She could not answer for a moment. Jean was right. She felt shaken and limp and…

Guilty. “You shouldn’t have done that,” she murmured.

He was silent for a moment, then laughed softly.

“I didn’t think that I was the only one involved,” he said.

She had to smile. “I guess you’re right,” she admitted, patting down his hair, curled and damp from passion. “It’s just—”

“Still thinking of Royce Campbell, are you?” he guessed, without anger. “Forget him. If he’d desired to find you, he’d have done so by now—”

Selena could not tell him of Rafael’s conversation with Royce.

“—but he hasn’t, so you’re mine. I am so rich now that the world can be ours. Let’s belong to each other. Let’s start right now.”

He reached down to pleasure her. She was trying, unsuccessfully, to writhe away when a soft rap sounded at the door.

Jean may not have heard it. At any rate, he did not bother to move. Selena hurriedly drew a sheet over them. Hidden Harbor was a place filled with servants and it was not at all unusual—indeed, it was accepted—for the staff to move about freely in household duties. Before Selena could call out, asking who had knocked, the door opened and the little houseboy, Campanale, stood there with a silver tray balanced on the flat of one hand. On the tray were a pitcher and two tall glasses.

“I’m so sorry…” he said, nonplussed, as he saw the two of them in bed.

“It’s all right,” Jean reassured him, smiling the lazy smile of a man who has just been well-satisfied and looks forward to being satisfied again. “What have you there? Bring it in and set it on the table.”

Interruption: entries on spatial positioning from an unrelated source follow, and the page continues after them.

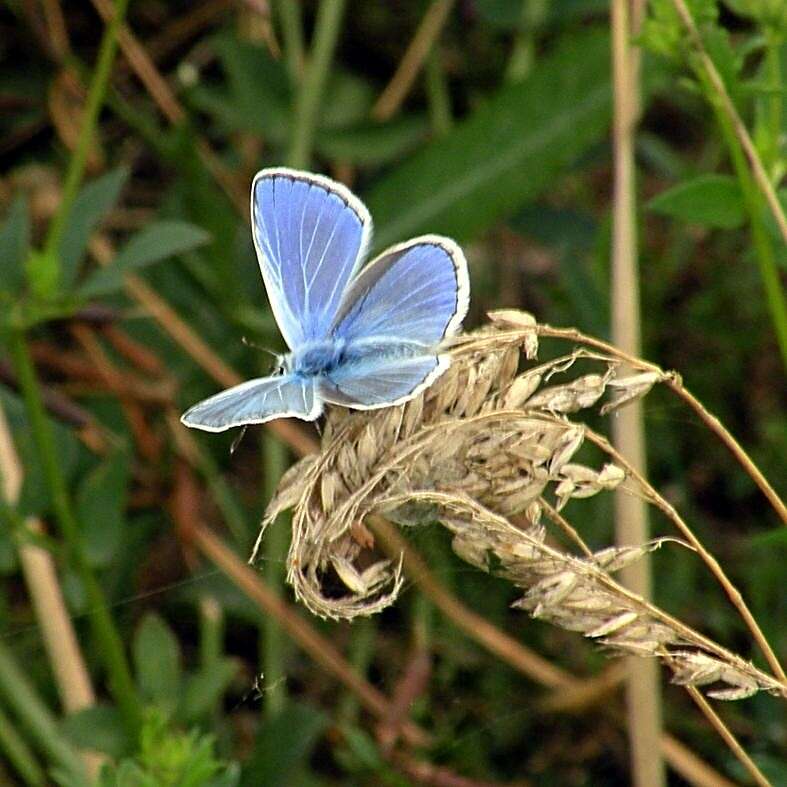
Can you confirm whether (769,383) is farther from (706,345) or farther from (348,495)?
(348,495)

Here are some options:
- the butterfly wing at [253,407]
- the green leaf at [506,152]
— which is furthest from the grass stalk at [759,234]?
the green leaf at [506,152]

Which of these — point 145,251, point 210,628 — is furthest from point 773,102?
point 210,628

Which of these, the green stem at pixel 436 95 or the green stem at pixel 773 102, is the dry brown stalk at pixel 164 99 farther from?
the green stem at pixel 773 102

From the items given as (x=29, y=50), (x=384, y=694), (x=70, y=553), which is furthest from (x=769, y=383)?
(x=29, y=50)

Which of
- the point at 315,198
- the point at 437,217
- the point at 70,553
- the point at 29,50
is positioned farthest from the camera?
the point at 29,50

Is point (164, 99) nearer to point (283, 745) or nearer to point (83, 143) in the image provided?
point (83, 143)

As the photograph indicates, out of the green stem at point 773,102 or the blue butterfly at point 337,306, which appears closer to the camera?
the blue butterfly at point 337,306
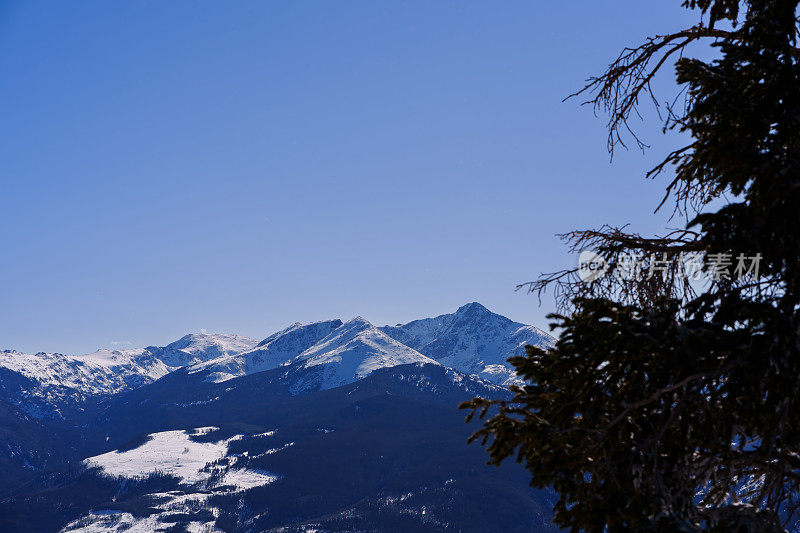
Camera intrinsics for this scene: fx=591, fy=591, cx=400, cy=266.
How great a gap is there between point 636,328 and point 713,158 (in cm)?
200

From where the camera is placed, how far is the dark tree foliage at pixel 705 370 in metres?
5.48

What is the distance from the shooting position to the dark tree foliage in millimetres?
5477

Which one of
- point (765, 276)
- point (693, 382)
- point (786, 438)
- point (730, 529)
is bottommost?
point (730, 529)

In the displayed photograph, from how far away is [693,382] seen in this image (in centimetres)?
580

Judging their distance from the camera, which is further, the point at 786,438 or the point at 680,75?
the point at 680,75

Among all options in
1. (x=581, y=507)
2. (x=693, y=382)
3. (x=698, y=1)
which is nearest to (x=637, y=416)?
(x=693, y=382)

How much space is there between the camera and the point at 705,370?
18.4 feet

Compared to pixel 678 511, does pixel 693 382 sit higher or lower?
higher

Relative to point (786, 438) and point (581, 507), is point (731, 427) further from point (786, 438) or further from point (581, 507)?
point (581, 507)

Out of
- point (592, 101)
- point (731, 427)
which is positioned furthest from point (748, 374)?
point (592, 101)

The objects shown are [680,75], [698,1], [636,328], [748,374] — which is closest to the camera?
[748,374]

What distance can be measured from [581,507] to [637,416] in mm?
1068

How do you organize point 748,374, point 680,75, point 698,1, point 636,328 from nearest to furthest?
point 748,374, point 636,328, point 680,75, point 698,1

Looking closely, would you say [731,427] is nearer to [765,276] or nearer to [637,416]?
[637,416]
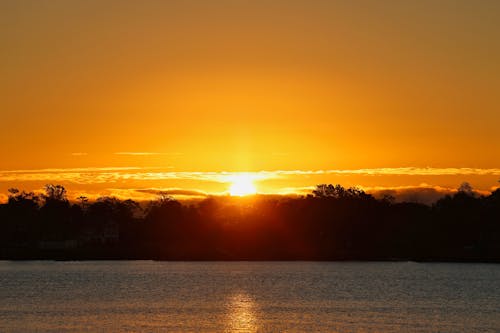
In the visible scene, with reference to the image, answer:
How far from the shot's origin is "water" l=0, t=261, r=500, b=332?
72.3 m

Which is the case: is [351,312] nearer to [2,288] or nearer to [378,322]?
[378,322]

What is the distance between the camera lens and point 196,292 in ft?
361

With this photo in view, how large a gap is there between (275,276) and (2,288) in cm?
5135

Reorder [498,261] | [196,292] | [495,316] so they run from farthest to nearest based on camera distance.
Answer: [498,261] → [196,292] → [495,316]

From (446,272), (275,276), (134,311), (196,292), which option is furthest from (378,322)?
(446,272)

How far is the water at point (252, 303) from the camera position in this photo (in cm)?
7231

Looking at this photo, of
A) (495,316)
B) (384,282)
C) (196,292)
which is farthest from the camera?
(384,282)

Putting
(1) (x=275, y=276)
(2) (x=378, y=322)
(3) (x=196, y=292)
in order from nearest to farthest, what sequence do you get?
(2) (x=378, y=322)
(3) (x=196, y=292)
(1) (x=275, y=276)

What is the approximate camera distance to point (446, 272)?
523ft

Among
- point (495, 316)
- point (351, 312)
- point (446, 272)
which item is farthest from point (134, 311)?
point (446, 272)

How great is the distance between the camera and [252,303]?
95.2m

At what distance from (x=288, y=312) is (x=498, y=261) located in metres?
124

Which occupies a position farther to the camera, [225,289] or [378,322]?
[225,289]

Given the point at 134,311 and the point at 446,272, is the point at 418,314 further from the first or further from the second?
the point at 446,272
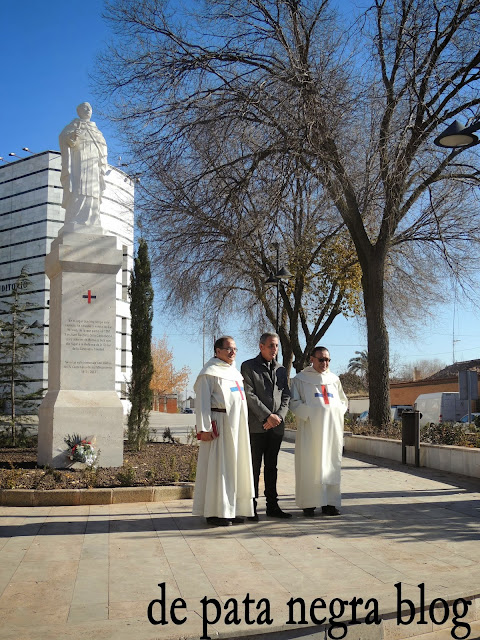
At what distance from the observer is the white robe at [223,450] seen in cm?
752

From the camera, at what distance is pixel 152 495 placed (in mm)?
9328

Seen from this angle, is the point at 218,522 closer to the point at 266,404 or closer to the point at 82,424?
the point at 266,404

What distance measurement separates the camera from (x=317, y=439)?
8266 millimetres

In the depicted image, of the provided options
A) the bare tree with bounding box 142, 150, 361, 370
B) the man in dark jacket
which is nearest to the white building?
the bare tree with bounding box 142, 150, 361, 370

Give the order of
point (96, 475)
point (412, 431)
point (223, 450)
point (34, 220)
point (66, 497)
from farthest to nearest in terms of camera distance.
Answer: point (34, 220) → point (412, 431) → point (96, 475) → point (66, 497) → point (223, 450)

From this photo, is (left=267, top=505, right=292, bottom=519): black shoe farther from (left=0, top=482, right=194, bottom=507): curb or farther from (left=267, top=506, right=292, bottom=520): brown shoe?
(left=0, top=482, right=194, bottom=507): curb

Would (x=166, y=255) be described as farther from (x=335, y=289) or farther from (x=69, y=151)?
(x=335, y=289)

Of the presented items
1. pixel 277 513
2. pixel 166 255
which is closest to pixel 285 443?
pixel 166 255

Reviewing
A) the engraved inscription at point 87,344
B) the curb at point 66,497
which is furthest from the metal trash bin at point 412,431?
the curb at point 66,497

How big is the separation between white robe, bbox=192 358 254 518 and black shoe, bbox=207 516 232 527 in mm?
126

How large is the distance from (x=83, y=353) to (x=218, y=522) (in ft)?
17.3

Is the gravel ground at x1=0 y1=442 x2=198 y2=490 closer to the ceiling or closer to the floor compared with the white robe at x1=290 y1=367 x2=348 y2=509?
closer to the floor

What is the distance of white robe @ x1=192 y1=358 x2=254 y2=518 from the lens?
24.7ft

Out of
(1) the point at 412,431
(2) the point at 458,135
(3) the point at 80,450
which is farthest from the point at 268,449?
(1) the point at 412,431
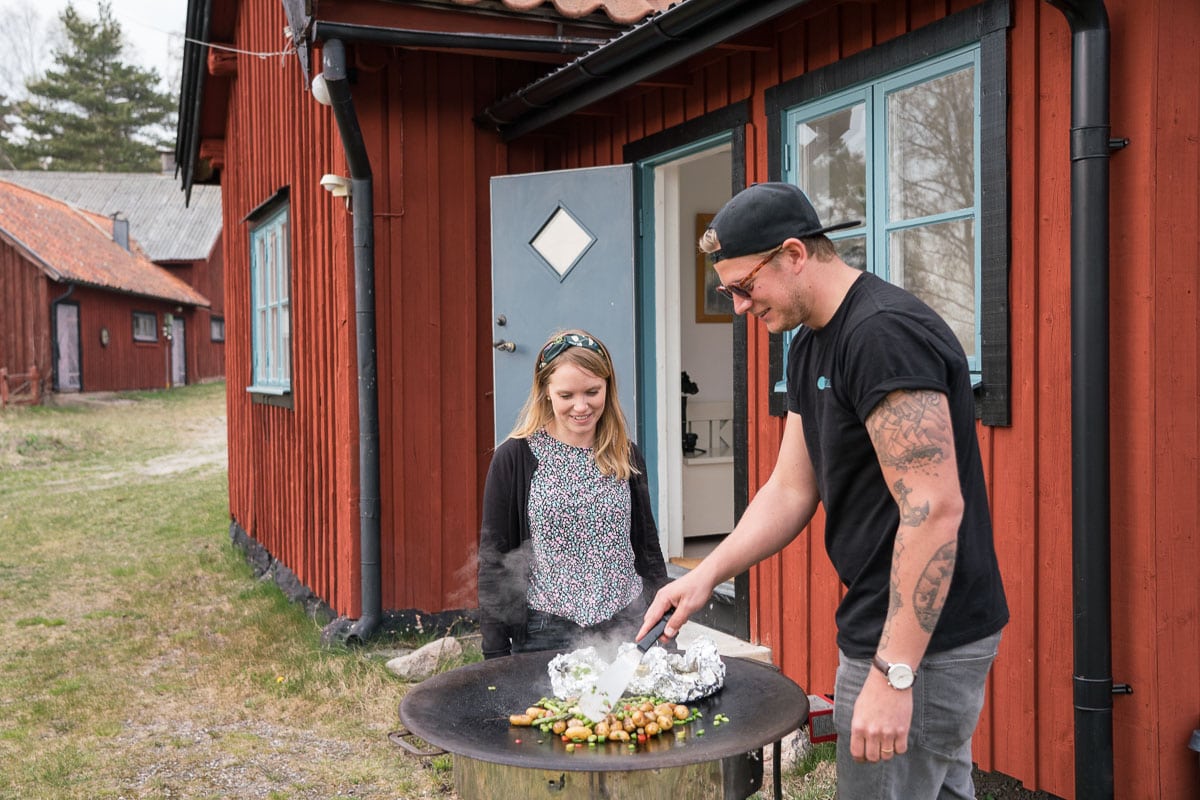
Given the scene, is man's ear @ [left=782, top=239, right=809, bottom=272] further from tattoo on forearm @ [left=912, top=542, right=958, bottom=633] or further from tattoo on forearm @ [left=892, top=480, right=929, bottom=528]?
tattoo on forearm @ [left=912, top=542, right=958, bottom=633]

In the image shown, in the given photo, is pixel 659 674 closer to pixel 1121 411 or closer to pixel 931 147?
pixel 1121 411

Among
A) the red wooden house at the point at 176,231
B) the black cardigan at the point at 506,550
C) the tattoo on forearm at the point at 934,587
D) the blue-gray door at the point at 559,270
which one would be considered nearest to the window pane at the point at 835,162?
the blue-gray door at the point at 559,270

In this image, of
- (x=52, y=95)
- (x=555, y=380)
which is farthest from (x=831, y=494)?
(x=52, y=95)

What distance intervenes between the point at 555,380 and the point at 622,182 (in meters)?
2.82

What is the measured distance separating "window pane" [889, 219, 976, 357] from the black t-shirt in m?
1.75

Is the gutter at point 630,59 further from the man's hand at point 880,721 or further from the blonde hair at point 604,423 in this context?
the man's hand at point 880,721

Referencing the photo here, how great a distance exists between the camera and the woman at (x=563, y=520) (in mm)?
3289

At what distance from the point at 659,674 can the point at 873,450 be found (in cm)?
83

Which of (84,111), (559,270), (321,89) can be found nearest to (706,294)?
(559,270)

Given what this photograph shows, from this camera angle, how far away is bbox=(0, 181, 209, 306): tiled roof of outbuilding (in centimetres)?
2556

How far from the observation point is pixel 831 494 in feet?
7.48

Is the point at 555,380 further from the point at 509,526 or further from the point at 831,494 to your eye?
the point at 831,494

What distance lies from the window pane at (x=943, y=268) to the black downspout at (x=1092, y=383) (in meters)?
0.64

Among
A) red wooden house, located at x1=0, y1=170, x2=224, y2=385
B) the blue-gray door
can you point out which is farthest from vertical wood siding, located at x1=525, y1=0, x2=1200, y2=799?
red wooden house, located at x1=0, y1=170, x2=224, y2=385
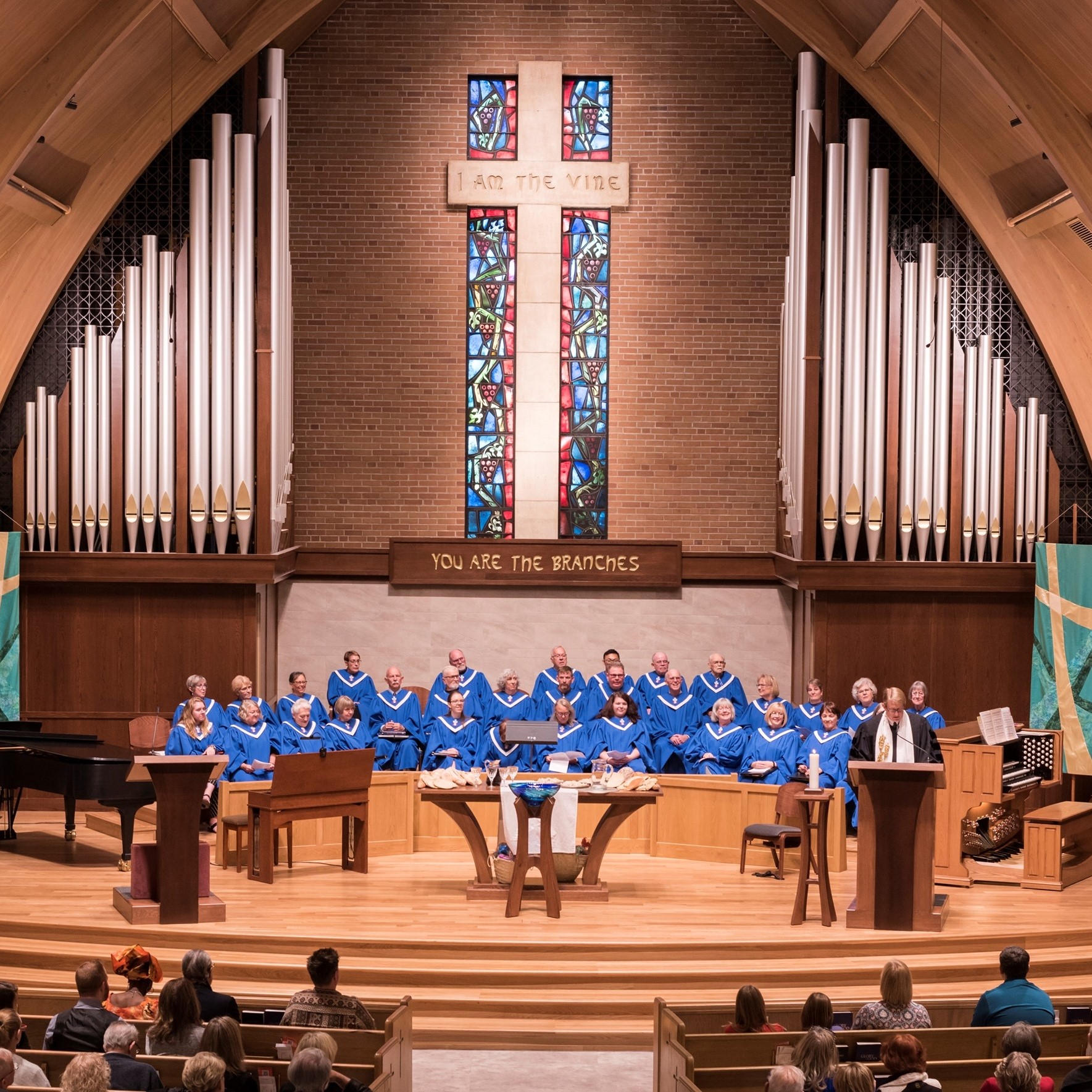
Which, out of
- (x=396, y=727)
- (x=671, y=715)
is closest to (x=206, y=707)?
(x=396, y=727)

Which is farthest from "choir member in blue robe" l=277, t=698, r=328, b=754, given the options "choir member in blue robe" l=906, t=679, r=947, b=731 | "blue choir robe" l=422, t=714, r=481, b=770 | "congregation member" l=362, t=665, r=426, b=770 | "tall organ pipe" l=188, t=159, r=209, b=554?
"choir member in blue robe" l=906, t=679, r=947, b=731

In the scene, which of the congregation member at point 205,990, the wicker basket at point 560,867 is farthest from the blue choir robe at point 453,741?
the congregation member at point 205,990

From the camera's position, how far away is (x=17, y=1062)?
18.6 ft

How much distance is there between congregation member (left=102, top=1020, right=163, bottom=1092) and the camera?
558 centimetres

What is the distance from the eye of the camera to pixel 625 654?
1467 centimetres

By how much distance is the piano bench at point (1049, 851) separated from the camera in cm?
1106

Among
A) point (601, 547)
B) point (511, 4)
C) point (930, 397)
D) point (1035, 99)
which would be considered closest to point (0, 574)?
point (601, 547)

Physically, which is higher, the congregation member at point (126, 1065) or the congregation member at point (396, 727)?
the congregation member at point (396, 727)

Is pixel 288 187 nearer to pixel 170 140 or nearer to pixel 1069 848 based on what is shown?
pixel 170 140

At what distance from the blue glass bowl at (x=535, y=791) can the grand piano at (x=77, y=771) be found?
265 cm

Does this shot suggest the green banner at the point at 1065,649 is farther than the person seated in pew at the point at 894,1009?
Yes

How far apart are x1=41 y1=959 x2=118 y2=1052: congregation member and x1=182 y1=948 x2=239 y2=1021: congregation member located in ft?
1.18

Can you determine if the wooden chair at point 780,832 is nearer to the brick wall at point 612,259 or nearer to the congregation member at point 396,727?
the congregation member at point 396,727

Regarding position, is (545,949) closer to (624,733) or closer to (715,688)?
(624,733)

“Rum punch,” replied the boy, averting his eyes as he skirted the bed and put the tray on the table.

“What have you brought?” asked Selena.

“Why, it’s the refreshment you ordered, ma’am.”

Martha Marguerite had instructed him that women of the British Isles were addressed in that manner.

“I didn’t send for anything,” she said.

“Well, I’ll have some,” Jean decided. “Pour me a glass. Pour yourself one too, in honor of my safe return. We’ll drink together.”

Selena was a bit chagrined. She understood that Jean wanted the houseboy to bruit it about that she was Beaumain’s woman now. He was forthright and direct, but he had his wiles too.

Campanale filled the two glasses, handed one to Jean, and lifted the other to his lips.

“Here’s to your return, sir,” he said, and drank.

Selena shifted slightly in the bed just then, arranging the sheet more adequately about herself, and her sudden movement caused Beaumain to hesitate. He did not sip the drink.

Thank God for him.

Little Campanale smiled, had several swallows of the punch, and grinned at them.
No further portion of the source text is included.